Exercise instructions.
[1] Repeat word for word the stretch of the hatchet-throwing passage from "With this assumption, I" through "hold my own.".
[2] According to the hatchet-throwing passage, for about how many years did the writer take piano lessons?

— begin Source passage —

Over the course of the my life, I have developed many skills. Some of these came through formal instruction. For example, I took piano lessons for close to fifteen years of my life. Other skills came through more informal practice. No one has ever taught me how to enjoy a cup of coffee, but through admirable persistence, I am proud to report that I have mastered this skill. Some of the skills I possess came to me fairly easily, while others sucked tremendous effort out of me before leaving behind the nugget of learning. With this in mind, I want to make the following confession.
I’m not good at throwing hatchets.
A few months ago I took my first journey into the new entertainment craze. For my birthday, I gathered a group of friends, donned my best plaid shirt, and embarked on a facility. As a novice, I entered this enterprise believing that the center premise of the sport was:
Throw Hatchet, Hit Target.
With this assumption, I was pretty confident. I am a pretty decent performer at other games involving the throwing of objects (e.g. cornhole), so while I wasn’t cocky, I felt that I could hold my own.

— end Source passage —
— begin Records provided —

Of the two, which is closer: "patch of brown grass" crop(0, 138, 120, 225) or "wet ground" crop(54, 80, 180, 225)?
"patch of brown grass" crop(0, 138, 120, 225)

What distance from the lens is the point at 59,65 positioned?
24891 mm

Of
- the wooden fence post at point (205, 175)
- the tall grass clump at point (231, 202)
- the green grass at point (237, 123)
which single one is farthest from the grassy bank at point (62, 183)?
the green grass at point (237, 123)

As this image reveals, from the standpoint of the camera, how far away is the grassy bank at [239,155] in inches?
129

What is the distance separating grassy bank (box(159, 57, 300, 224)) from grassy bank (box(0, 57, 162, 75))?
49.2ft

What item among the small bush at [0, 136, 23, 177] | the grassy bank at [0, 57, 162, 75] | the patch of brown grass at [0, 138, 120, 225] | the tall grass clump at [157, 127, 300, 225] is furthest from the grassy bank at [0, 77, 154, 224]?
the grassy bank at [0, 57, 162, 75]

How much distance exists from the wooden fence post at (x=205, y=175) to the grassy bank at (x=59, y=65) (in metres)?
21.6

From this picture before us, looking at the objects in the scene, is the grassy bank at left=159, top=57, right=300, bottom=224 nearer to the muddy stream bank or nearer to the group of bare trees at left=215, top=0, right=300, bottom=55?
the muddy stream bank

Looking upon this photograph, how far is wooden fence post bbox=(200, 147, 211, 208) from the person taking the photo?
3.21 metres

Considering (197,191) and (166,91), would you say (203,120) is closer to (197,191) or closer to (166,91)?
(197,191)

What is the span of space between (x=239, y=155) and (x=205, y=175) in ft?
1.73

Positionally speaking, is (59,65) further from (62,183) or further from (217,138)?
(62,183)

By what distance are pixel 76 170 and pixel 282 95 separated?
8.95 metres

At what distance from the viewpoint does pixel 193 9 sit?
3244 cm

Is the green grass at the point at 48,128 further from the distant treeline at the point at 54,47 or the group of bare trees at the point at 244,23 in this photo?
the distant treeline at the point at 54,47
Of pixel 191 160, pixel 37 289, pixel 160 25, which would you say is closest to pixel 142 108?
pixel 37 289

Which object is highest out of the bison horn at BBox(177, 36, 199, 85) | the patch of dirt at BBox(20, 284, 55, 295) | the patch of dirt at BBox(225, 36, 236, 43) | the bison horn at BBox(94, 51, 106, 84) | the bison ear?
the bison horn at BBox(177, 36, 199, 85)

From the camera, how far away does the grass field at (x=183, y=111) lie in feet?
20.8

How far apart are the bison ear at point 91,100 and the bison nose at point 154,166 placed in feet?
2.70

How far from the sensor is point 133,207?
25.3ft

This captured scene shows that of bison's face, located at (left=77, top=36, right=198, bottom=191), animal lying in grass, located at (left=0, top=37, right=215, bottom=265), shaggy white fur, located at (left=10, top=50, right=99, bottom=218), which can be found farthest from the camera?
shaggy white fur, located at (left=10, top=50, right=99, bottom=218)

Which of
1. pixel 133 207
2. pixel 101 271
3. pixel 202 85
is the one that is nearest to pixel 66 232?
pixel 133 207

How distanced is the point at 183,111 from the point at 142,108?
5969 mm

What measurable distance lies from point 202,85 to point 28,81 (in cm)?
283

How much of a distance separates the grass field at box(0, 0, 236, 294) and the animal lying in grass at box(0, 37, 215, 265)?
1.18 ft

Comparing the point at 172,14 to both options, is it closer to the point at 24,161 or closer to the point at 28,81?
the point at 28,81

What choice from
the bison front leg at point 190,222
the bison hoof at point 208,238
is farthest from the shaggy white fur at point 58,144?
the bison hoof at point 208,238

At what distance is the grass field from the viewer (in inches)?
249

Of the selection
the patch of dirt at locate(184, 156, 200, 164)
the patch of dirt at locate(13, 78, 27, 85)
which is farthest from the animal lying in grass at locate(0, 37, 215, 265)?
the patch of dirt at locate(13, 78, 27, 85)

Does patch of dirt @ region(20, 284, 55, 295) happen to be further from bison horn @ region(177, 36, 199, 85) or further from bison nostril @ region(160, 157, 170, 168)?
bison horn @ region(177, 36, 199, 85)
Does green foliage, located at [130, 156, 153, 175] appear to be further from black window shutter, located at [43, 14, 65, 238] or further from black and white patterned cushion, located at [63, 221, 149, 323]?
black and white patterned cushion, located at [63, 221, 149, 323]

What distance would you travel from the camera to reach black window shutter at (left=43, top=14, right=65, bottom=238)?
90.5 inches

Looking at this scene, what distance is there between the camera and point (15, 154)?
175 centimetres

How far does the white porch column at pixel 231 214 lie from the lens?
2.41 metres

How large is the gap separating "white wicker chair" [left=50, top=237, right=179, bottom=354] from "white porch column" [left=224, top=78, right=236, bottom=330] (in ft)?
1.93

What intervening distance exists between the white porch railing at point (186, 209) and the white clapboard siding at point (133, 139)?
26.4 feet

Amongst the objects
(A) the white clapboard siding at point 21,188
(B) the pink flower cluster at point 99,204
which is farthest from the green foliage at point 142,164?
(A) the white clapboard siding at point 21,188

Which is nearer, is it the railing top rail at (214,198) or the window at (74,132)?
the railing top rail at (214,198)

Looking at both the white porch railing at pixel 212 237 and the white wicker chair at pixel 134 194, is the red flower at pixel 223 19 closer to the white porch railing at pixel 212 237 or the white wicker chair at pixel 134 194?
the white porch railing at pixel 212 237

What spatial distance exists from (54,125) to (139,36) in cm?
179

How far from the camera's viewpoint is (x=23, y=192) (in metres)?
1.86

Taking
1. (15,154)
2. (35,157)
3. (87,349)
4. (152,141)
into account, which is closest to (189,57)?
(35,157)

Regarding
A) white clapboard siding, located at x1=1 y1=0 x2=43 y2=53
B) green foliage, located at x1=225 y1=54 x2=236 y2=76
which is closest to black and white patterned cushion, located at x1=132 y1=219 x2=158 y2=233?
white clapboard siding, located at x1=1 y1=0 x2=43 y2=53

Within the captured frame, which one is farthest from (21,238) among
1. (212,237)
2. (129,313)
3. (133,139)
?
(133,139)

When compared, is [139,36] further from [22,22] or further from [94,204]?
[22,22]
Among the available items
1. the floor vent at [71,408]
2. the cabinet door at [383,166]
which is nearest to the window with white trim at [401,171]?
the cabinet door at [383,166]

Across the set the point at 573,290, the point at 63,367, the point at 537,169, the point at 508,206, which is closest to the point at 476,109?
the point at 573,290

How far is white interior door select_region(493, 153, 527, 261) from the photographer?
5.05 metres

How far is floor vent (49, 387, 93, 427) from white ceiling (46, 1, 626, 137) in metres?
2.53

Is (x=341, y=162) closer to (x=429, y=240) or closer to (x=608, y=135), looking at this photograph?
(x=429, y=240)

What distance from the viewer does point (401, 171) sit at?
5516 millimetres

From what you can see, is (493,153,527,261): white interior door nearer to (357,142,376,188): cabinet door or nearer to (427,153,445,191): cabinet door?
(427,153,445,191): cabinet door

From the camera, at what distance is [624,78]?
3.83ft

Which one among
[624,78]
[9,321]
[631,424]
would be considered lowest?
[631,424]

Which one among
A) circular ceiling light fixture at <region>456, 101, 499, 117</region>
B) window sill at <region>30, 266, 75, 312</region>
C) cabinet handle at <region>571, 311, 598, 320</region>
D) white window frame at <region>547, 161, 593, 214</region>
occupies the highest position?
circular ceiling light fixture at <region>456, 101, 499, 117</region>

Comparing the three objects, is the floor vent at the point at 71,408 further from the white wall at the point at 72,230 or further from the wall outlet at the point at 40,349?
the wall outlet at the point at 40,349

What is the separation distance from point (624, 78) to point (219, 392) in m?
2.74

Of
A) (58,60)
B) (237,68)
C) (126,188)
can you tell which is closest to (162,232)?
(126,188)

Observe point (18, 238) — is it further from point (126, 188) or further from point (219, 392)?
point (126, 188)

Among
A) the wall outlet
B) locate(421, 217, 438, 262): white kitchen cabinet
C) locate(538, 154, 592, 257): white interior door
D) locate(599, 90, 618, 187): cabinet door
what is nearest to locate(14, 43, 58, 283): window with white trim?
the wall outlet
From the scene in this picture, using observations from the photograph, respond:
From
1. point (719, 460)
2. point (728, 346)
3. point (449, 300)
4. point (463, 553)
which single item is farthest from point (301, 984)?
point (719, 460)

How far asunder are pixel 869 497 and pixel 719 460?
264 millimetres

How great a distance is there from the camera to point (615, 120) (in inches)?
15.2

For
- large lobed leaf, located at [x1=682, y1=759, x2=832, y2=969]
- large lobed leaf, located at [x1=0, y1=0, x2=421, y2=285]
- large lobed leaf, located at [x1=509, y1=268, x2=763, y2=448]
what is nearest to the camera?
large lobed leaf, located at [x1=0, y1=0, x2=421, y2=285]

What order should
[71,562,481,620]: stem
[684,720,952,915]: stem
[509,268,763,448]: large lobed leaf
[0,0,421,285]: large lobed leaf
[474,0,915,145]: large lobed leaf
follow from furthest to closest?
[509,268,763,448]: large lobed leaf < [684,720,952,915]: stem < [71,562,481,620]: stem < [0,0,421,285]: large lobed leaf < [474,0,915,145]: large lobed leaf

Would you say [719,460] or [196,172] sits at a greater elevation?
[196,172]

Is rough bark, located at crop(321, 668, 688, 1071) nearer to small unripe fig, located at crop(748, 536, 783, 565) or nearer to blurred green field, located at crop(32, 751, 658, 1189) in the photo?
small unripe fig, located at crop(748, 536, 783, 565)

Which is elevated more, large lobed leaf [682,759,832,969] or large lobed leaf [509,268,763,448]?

— end Records provided —

Answers for this exercise.
[1]
With this assumption, I was pretty confident. I am a pretty decent performer at other games involving the throwing of objects (e.g. cornhole), so while I wasn’t cocky, I felt that I could hold my own.

[2] Close to fifteen years.